On August 20, 2018, the Company entered into a securities purchase agreement with More Capital LLC, ("More") issuing to More a convertible promissory note in the aggregate principal amount of $152,000 with a $20,000 original issue discount and $7,000 in transactional expenses due to More. The note bears interest at 12% per annum and may be converted into common shares of the Company's common stock at a conversion price equal to 60% of the average of the three lowest trading prices of the Company's common stock during the 20 prior trading days. As of the date the consolidated financial statements were available for issuance, DPI received $70,000 net cash, and $55,000 is due to be received.

 

On September 24, 2018, the Company entered into a securities purchase agreement with Auctus Fund, LLC, (“Auctus”) issuing to Auctus a convertible promissory note in the aggregate principal amount of $100,000 with $10,250 in transactional expenses due to Auctus and its counsel. The note bears interest at 8% per annum and may be converted into common shares of the Company's common stock at a conversion price equal to 70% of the lowest trading price of the Company's common stock during the 20 prior trading days. As of November 30, 2018, the Company has been in breach of the note and default interest as of that date at the rate of 24% due to the failure to maintain the required amount of reserve shares.
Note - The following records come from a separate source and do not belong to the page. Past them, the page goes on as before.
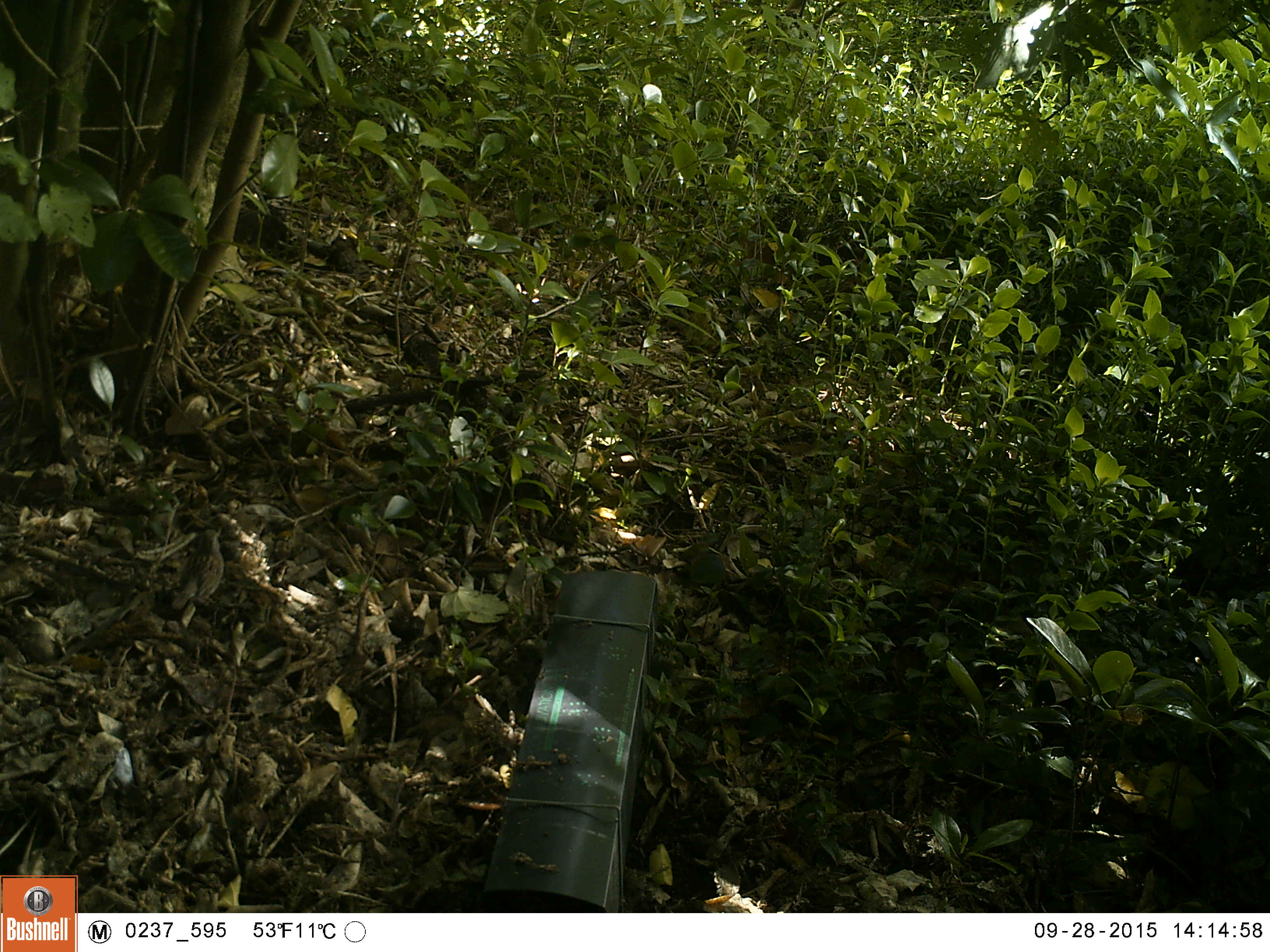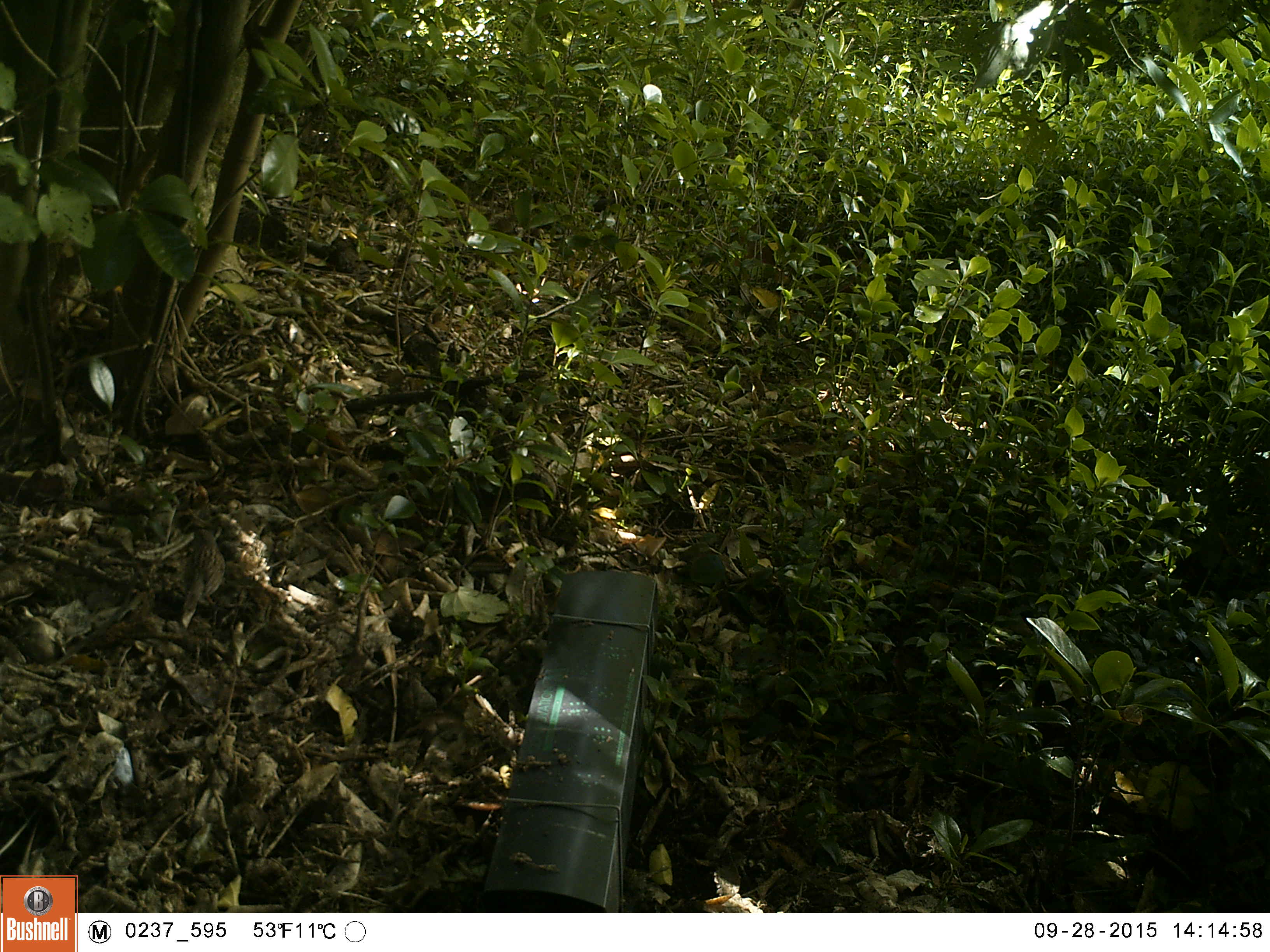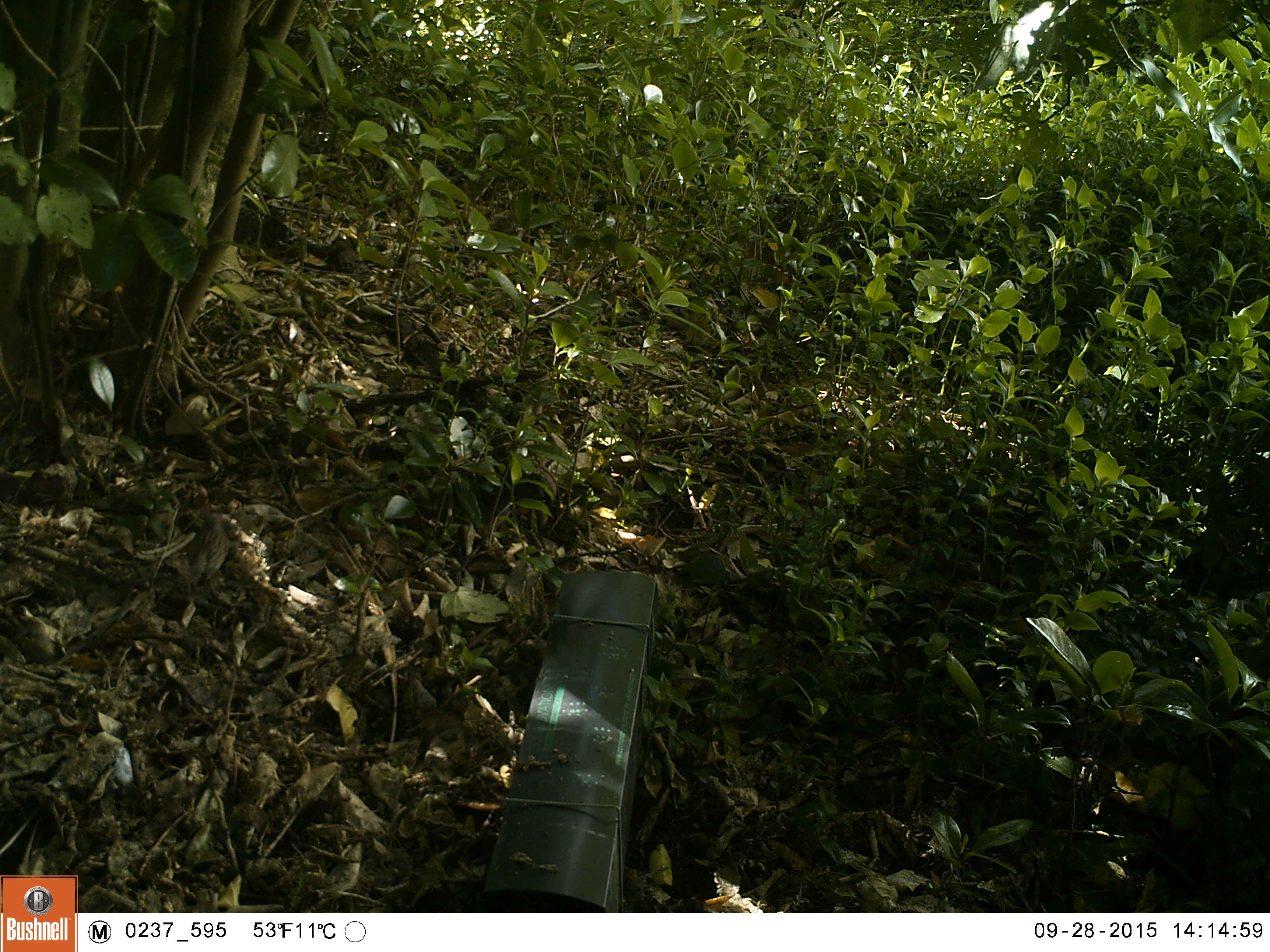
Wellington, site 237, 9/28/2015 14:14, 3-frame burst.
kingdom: Animalia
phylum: Chordata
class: Aves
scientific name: Aves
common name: bird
Bird (Aves).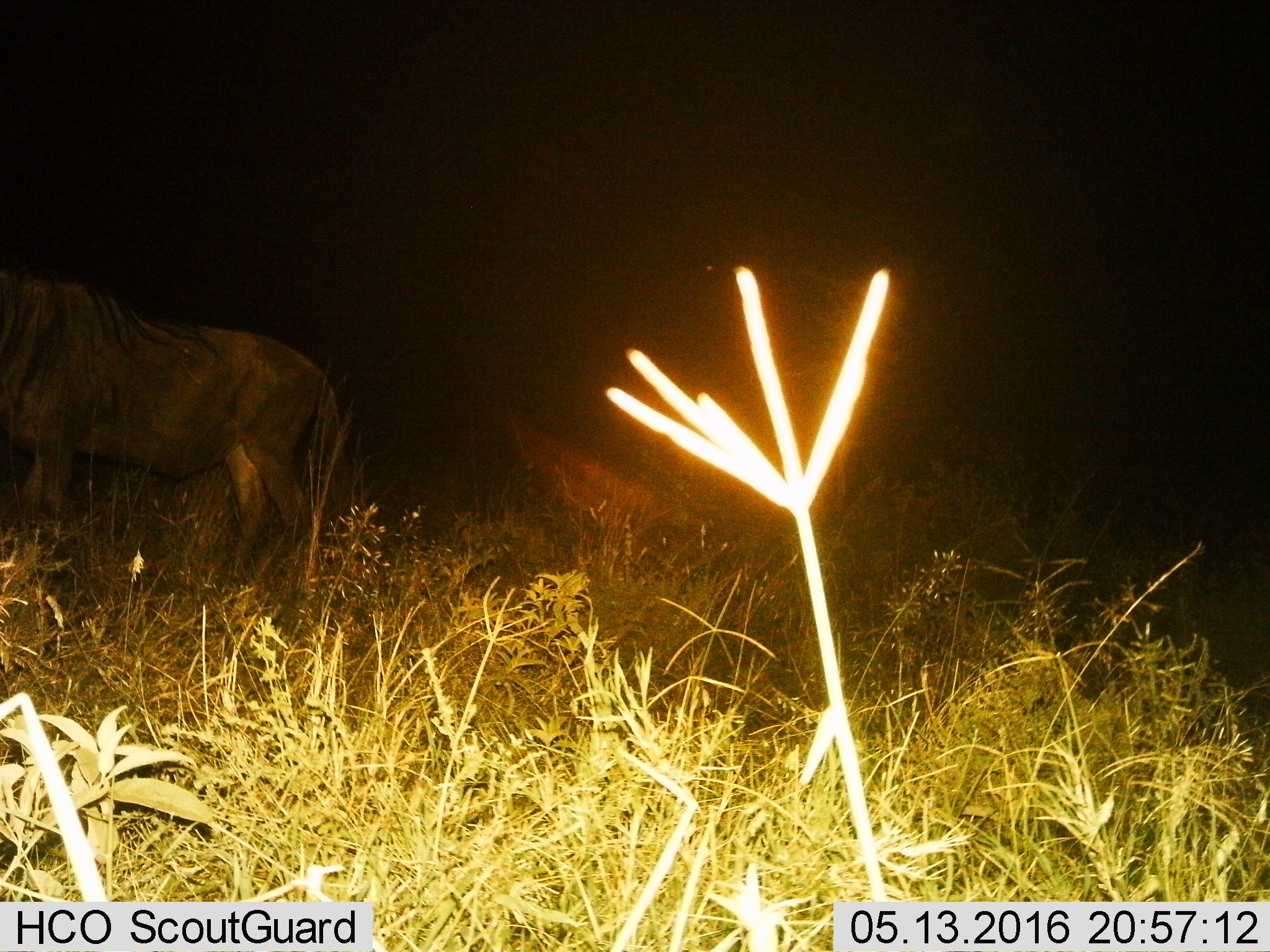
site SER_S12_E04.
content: unidentified animal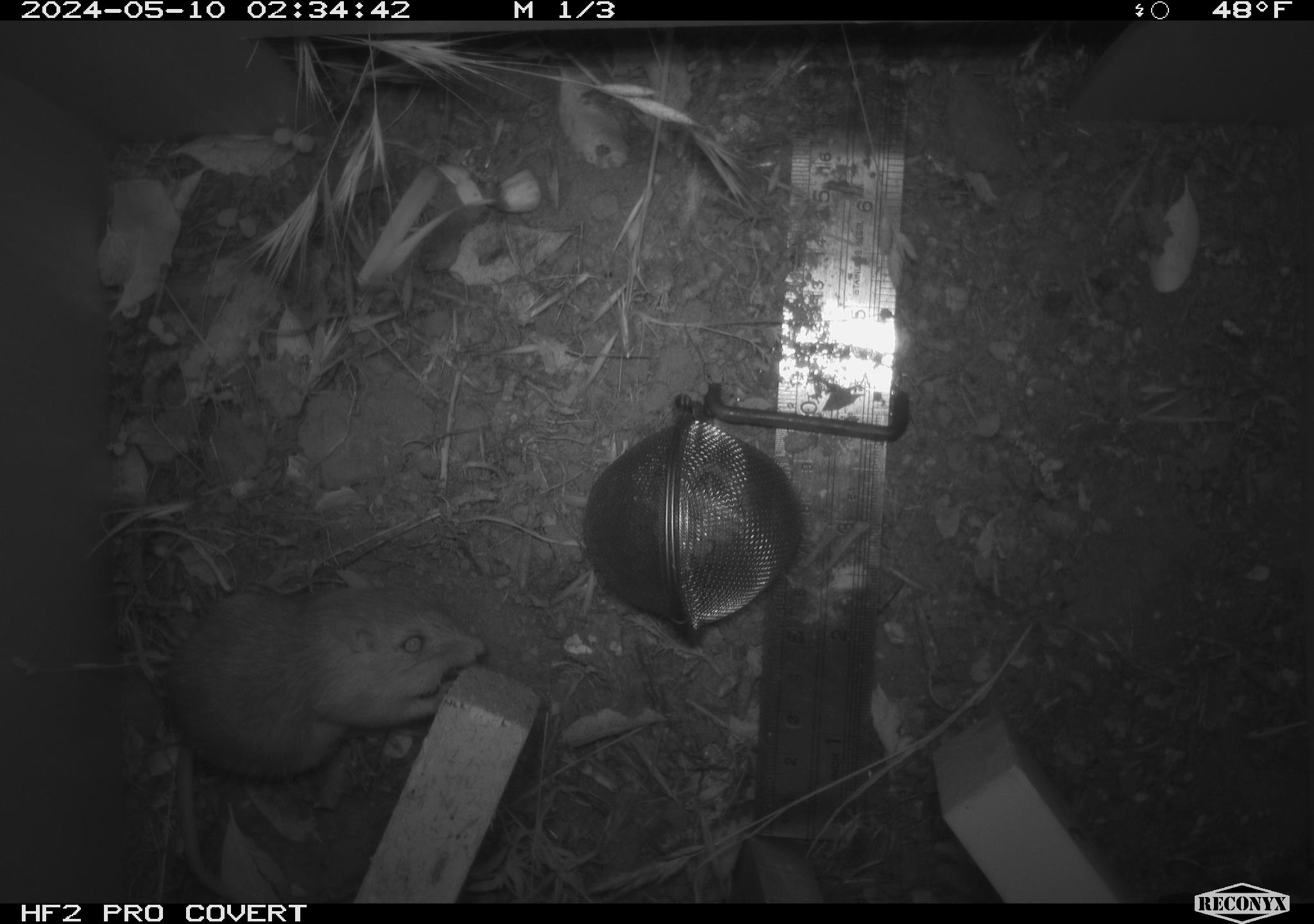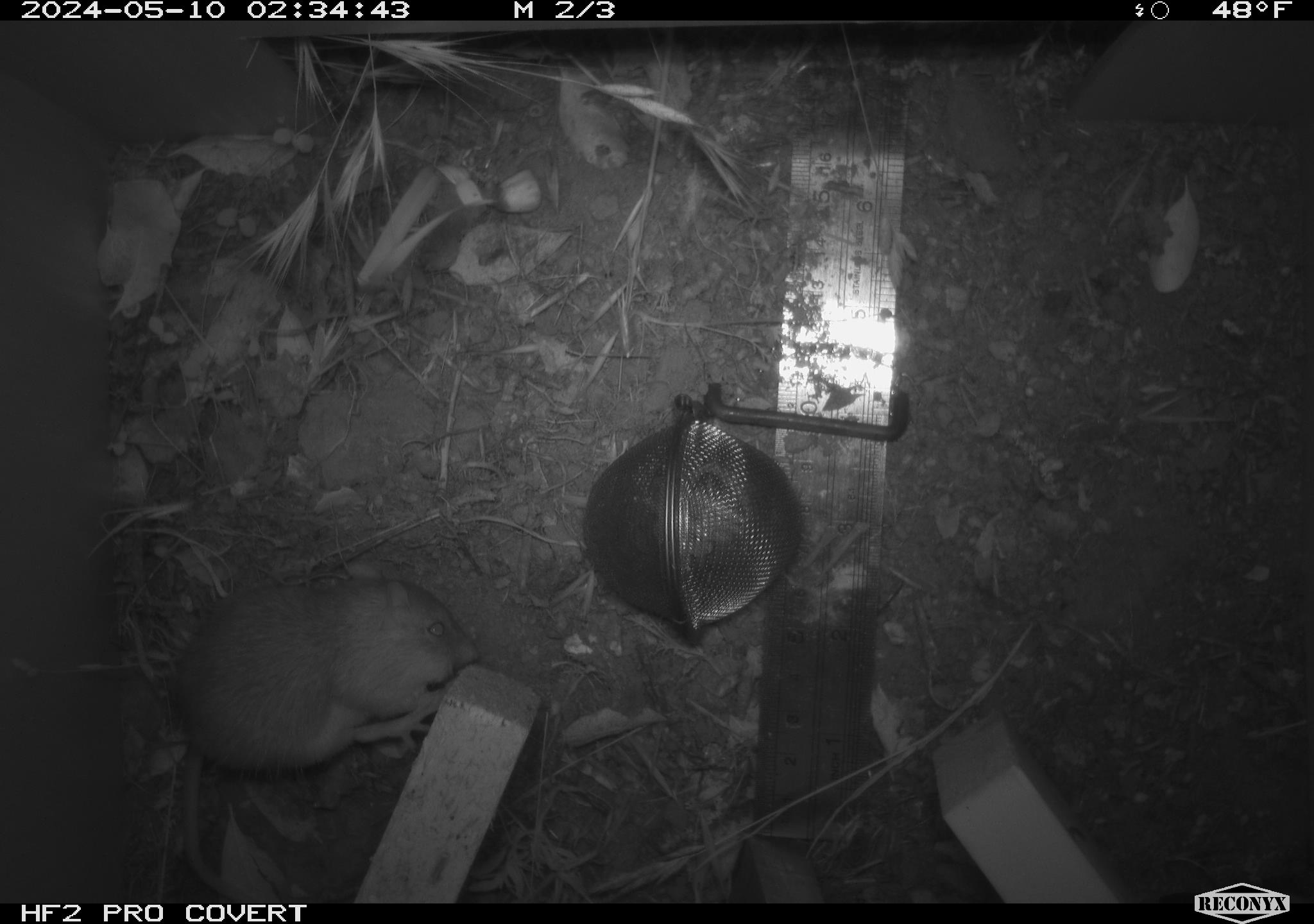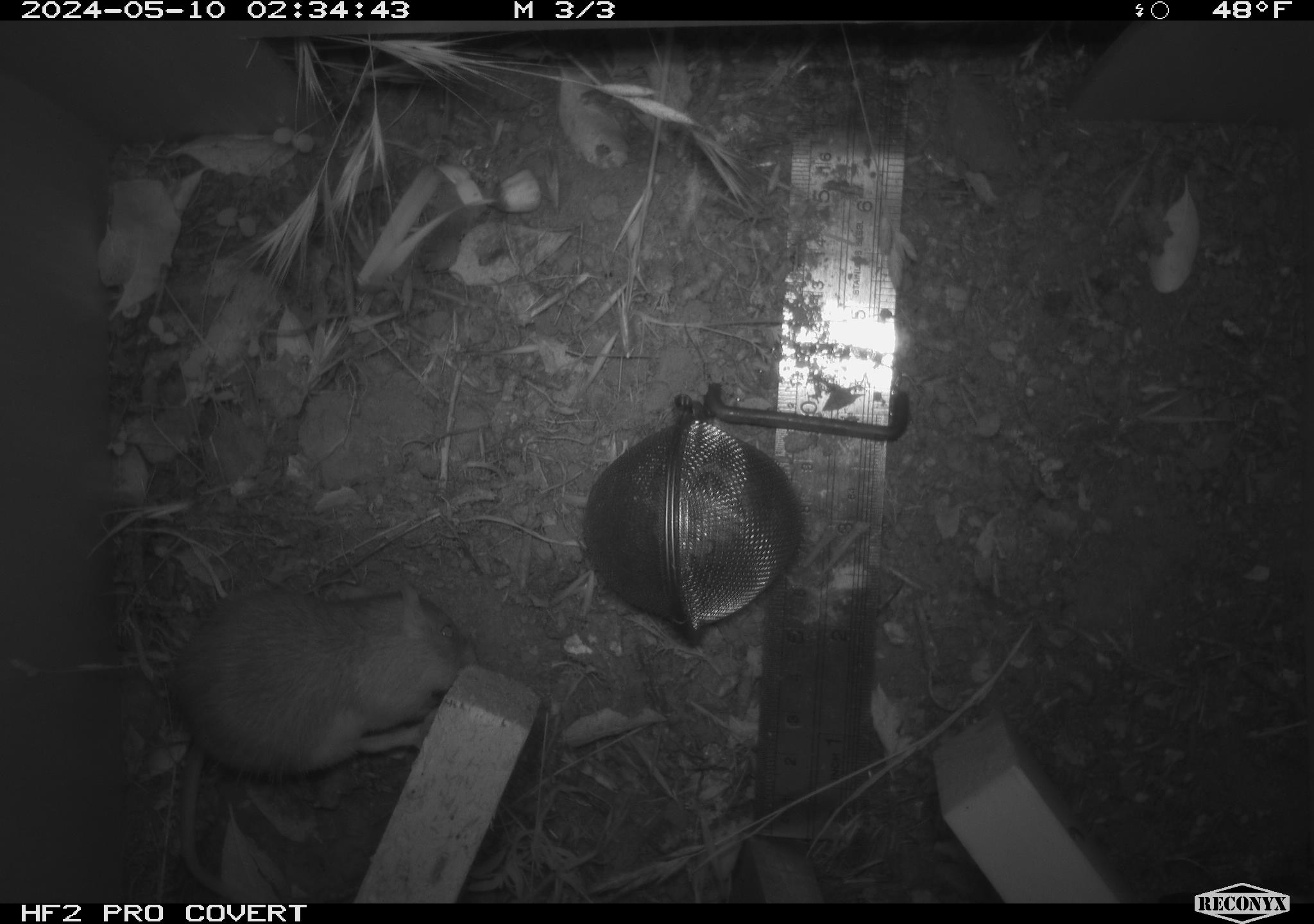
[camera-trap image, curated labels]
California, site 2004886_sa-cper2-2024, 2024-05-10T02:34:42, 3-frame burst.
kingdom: Animalia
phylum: Chordata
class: Mammalia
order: Rodentia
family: Heteromyidae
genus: Dipodomys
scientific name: Dipodomys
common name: kangaroo rats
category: dipodomys species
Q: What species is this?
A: Dipodomys species (kangaroo rats) (Dipodomys).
The Company received $89,750 net cash on September 27, 2018.

 

On September 25, 2018, the Company entered into a securities purchase agreement with EMA Financial, LLC, (“EMA”) issuing to EMA a convertible promissory note in the aggregate principal amount of $100,000 with a 6% original issue discount and $4,000 in transactional expenses due to EMA. The note bears interest at 8% per annum and may be converted into common shares of the Company's common stock at a conversion price equal to the lower of current market price, $0.25, or 70% of the lowest trading price of the Company's common stock during the 20 prior trading days. The Company received $90,000 net cash on September 28, 2018.

 

On September 24, 2018, the Company entered into a securities purchase agreement with FirstFire Global Opportunities Fund LLC, (“FirstFire”) issuing to FirstFire a convertible promissory note in the aggregate principal amount of $247,500, with a $22,500 original issue discount and $5,000 in transactional expenses due to FirstFire's counsel. The note bears interest at 8% per annum and may be converted into common shares of the Company's common stock at a conversion price equal to the lower of $0.25, or 70% of the lowest trading price of the Company's common stock during the 20 prior trading days. The Company received $220,000 net cash on October 9, 2018.

 

As of December 31, 2018 and 2017 respectively, there was $601,250 and $0 of convertible debt outstanding, net of debt discount of $440,800, and $0, As of December 31, 2018 and 2017 respectively, there was derivative liability of $653,831 and $0 related to convertible debt securities.